Yes long runs of similar values are indeed part of a truly random stream; however, all physical chaotic (random) sources have bias. In other words they have tendencies to produce more 1's or 0's. This bias doesn't change the underlying randomness of the phenomena, but it does prevent a generator that uses that phenomena from producing uniform
sequences of random numbers, which is what we tend to want. The running median that he used, is simply a method of reducing the bias, and it appears to work, though as I said earlier, both the circuit and the software required tweaking to get the degree of bias removal that I wanted to see. So in essence the median doesn't skew the data, it helps remove the skew that is built into the phenomena.
I also don't like the fact that he doesn't include some statistical analysis to back his use of the first 10 seconds. Is that long enough? What is the probability that a statistical error will occur using 10 seconds?
Well, he published what he wanted to and we are all free to use it or not, which includes taking it and running the analysis ourselves. Indeed that is something that needs to be done with any RNG used for critical applications, since they all have quirks, that could effect their applicability to a particular use and hardware based ones are particularly prone to that. And when one considers the relative slowness of these types of generators, some (if not most) of the tests out there which were designed and intended for deterministic random number generators (PRNG's) I am not sure how relevant they are. For most purposes, a hardware based random number generator has one simple criteria, is the data stream predictable? If it is then it fails, which is why bias removal is so important. It is predictability that differentiates a true random number generator from a psuedo random number generator which is inherently predictable.
From what I have generated so far, the 50,000 samples he uses seems to be more then sufficient. Indeed, when considered from the view that it is simply trying to remove bias from the circuit that is caused by junction changes or possibly beta changes then it is almost certainly sufficient since we accomplish much the same thing when constructing the circuit and making one
measurment with an oscilliscope or meter.
Nice. ENT is an excellent first filter. If it does not do well with ENT, there is no way it will pass other tests.

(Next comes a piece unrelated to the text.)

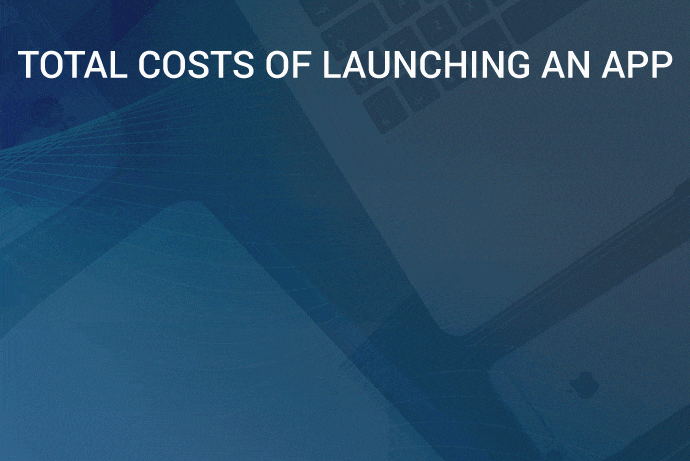 costs of launching an app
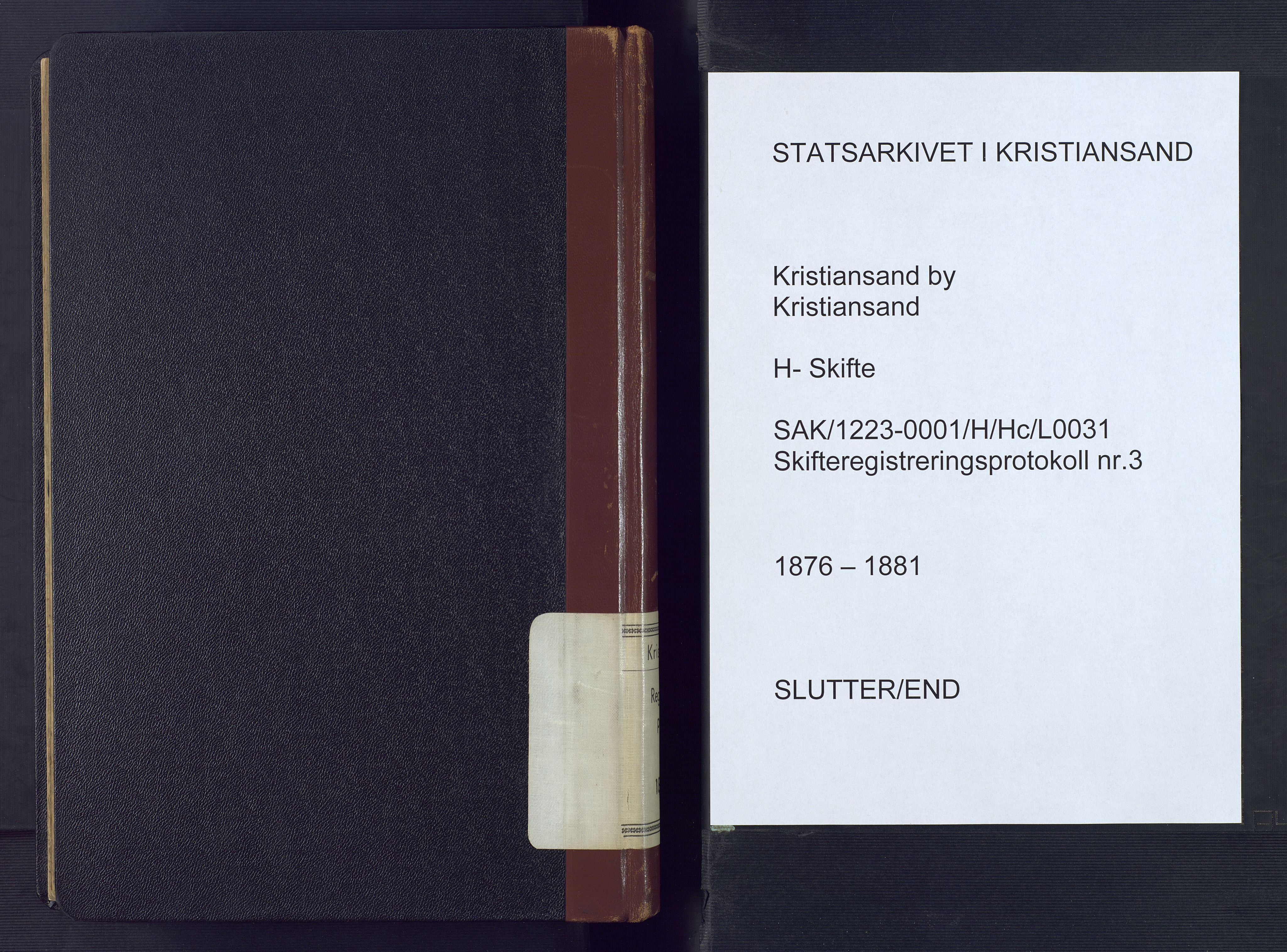 Kristiansand byrett, AV/SAK-1223-0001/H/Hc/L0031: Skifteregistreringsprotokoll nr. 3, med register, 1876-1881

Ent, like the other common tests, are simply tools. Too many folks apply those tests without understanding them. Just because a generator passes (or fails) a particular test doesn't mean the generator is bad for all purposes, just some (and those are usually not common). The classic random number generators, coin flips and dice rolls, will fail most of the modern tests as well, even when using "fair" coins and dice. Part of the reason is that even "fair" coins and dice will show bias when examined over hundreds of thousands (or millions) of samples as these modern tests demand. I recall a paper where they tested a number of dice (all "fair") and discovered that they tended to become heavily biased over time.